--- Assignment ---
Return every line from the records below in which the word "marked" is found.

- Opening Delimiter -

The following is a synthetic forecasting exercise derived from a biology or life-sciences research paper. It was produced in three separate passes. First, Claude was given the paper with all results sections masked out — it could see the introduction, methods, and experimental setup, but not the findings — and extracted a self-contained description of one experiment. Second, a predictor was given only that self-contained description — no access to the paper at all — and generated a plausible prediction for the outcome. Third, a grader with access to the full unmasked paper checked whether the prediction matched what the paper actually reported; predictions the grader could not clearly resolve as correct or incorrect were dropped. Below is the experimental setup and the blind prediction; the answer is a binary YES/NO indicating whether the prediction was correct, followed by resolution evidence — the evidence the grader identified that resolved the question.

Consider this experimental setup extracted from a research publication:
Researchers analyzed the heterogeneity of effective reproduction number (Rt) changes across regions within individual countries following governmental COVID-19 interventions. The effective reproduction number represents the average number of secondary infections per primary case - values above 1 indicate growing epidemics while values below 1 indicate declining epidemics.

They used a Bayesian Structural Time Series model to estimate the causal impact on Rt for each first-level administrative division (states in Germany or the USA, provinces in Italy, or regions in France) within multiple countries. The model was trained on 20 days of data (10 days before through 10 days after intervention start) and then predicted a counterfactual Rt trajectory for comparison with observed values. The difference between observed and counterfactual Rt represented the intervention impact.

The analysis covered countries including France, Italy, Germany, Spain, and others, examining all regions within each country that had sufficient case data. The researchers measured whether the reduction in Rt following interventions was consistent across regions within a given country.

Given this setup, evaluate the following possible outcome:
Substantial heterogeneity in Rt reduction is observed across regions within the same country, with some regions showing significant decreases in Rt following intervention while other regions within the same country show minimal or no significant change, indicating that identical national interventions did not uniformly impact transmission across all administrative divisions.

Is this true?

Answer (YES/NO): YES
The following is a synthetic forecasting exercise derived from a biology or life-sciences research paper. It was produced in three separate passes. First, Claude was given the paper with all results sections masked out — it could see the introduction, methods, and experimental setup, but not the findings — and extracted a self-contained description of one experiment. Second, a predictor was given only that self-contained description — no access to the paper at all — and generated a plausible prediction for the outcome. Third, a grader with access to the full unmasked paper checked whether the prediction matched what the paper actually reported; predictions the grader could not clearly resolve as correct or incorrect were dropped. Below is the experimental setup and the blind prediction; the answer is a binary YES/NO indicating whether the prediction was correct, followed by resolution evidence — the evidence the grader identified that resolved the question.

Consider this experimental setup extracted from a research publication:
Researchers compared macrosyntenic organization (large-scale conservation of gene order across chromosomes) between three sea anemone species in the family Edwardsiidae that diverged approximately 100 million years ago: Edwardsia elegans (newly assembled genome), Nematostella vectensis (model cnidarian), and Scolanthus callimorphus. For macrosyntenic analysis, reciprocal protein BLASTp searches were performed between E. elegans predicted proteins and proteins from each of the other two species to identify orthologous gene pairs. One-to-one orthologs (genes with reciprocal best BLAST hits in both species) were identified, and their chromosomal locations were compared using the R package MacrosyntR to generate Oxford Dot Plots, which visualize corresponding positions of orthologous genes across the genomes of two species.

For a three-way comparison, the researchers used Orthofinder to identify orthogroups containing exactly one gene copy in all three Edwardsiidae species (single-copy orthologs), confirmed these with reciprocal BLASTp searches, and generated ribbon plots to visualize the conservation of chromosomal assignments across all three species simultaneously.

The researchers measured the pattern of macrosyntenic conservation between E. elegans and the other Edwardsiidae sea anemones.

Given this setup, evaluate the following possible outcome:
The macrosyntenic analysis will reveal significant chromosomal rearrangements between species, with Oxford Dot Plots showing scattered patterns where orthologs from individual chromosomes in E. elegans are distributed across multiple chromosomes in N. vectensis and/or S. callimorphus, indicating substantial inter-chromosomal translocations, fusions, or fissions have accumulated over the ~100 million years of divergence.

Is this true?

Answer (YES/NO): NO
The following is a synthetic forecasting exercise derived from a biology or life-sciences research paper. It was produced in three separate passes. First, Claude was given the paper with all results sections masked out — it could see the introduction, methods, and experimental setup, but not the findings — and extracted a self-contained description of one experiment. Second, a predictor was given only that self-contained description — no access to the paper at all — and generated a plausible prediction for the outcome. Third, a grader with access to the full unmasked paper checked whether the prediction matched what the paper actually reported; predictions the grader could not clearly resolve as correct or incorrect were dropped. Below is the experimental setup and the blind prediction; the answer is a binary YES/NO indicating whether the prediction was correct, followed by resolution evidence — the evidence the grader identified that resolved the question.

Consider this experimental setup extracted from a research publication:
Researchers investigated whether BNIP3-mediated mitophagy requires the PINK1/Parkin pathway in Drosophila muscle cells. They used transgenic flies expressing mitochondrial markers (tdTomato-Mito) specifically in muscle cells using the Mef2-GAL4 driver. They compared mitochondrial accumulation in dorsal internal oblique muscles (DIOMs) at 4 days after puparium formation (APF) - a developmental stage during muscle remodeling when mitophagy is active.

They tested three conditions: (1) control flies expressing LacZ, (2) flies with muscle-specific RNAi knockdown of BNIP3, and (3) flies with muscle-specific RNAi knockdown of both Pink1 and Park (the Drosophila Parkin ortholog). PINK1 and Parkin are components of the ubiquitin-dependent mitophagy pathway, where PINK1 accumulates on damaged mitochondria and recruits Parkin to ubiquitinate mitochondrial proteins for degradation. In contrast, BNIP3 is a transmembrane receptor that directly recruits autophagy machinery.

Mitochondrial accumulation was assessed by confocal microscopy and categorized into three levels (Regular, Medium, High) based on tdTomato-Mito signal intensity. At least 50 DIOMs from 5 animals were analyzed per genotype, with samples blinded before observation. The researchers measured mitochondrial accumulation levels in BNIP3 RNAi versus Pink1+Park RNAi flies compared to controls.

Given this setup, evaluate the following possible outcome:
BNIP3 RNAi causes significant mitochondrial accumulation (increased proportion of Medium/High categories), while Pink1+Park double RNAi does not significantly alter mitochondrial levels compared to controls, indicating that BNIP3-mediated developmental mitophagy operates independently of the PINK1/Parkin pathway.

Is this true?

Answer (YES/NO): YES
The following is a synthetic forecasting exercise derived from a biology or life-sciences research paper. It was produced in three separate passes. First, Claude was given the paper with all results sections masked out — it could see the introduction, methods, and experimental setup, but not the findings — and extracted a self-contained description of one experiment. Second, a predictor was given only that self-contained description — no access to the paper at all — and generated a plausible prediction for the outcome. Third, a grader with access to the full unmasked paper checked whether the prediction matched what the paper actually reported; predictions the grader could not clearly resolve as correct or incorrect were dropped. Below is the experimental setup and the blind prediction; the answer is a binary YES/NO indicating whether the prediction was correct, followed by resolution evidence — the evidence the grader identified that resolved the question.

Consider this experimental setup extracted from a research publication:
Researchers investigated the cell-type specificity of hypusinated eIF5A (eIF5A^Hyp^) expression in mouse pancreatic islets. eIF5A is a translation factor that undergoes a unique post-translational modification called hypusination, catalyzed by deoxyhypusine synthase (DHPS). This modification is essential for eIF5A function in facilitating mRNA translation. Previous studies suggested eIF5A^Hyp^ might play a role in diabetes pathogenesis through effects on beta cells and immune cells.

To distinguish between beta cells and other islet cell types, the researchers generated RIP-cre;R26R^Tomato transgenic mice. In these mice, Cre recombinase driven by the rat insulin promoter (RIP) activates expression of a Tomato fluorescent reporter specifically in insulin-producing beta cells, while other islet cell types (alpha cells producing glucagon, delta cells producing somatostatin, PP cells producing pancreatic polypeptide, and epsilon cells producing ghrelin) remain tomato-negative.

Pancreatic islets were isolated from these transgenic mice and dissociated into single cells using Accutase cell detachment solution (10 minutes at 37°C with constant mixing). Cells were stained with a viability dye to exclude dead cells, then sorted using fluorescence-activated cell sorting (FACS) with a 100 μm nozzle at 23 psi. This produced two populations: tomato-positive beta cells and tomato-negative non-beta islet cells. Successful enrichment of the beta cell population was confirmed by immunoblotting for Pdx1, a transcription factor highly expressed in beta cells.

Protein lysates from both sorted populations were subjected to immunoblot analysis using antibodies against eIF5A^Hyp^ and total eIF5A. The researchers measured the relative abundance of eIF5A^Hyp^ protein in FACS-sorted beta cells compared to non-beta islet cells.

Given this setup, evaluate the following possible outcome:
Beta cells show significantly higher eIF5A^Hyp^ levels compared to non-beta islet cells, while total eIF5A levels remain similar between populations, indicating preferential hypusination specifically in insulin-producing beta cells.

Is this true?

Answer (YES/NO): NO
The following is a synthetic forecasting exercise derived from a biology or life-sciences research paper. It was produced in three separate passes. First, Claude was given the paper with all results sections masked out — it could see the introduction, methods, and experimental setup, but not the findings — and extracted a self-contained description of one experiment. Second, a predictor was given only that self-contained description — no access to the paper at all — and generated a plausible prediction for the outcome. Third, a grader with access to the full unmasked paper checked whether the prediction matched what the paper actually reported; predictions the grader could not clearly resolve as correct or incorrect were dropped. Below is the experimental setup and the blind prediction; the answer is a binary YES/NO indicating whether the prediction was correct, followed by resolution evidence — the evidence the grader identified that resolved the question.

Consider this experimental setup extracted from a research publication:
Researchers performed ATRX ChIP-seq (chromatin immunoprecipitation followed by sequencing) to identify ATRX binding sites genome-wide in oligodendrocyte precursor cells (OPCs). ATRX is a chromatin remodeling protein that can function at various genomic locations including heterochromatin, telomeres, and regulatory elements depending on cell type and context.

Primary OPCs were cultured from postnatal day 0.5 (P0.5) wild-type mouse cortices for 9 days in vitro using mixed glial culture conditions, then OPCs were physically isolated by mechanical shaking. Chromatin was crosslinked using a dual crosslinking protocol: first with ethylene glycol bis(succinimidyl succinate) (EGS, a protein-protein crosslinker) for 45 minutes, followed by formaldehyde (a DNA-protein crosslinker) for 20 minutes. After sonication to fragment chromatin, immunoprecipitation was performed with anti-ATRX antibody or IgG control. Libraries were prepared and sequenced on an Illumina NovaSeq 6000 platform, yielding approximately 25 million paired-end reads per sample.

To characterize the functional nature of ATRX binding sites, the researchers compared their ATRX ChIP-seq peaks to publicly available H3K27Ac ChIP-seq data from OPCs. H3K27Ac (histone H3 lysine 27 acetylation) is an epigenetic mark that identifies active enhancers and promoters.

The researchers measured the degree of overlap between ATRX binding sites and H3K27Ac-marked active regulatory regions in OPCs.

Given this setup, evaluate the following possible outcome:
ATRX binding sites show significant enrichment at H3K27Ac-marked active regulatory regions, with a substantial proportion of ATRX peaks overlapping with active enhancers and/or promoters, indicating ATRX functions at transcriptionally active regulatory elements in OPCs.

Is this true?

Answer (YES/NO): YES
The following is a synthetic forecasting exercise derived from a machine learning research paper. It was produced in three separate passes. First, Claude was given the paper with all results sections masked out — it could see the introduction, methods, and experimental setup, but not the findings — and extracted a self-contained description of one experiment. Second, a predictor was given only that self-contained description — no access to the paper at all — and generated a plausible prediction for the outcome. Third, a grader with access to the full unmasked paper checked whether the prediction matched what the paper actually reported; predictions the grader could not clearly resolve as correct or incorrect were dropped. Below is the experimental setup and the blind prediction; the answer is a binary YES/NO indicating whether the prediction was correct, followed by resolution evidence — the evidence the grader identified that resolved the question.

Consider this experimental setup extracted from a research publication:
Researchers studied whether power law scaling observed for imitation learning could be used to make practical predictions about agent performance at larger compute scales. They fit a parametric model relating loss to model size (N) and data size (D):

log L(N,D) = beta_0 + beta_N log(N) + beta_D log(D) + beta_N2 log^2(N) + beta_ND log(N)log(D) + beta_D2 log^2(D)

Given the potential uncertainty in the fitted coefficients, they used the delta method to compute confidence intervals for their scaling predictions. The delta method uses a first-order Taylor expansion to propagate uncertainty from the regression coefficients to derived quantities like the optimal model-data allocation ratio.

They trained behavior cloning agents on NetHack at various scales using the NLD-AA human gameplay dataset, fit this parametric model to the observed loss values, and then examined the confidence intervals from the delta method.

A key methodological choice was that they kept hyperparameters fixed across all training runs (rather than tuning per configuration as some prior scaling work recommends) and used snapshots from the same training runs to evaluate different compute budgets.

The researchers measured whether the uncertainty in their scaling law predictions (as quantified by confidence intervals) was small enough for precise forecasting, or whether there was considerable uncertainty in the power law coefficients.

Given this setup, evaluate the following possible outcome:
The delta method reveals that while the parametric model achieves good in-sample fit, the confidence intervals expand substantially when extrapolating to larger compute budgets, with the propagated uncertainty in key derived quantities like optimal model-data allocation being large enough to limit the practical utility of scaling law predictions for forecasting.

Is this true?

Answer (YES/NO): NO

- Closing Delimiter -

--- Answer below ---
The researchers measured the degree of overlap between ATRX binding sites and H3K27Ac-marked active regulatory regions in OPCs.
ATRX binding sites show significant enrichment at H3K27Ac-marked active regulatory regions, with a substantial proportion of ATRX peaks overlapping with active enhancers and/or promoters, indicating ATRX functions at transcriptionally active regulatory elements in OPCs.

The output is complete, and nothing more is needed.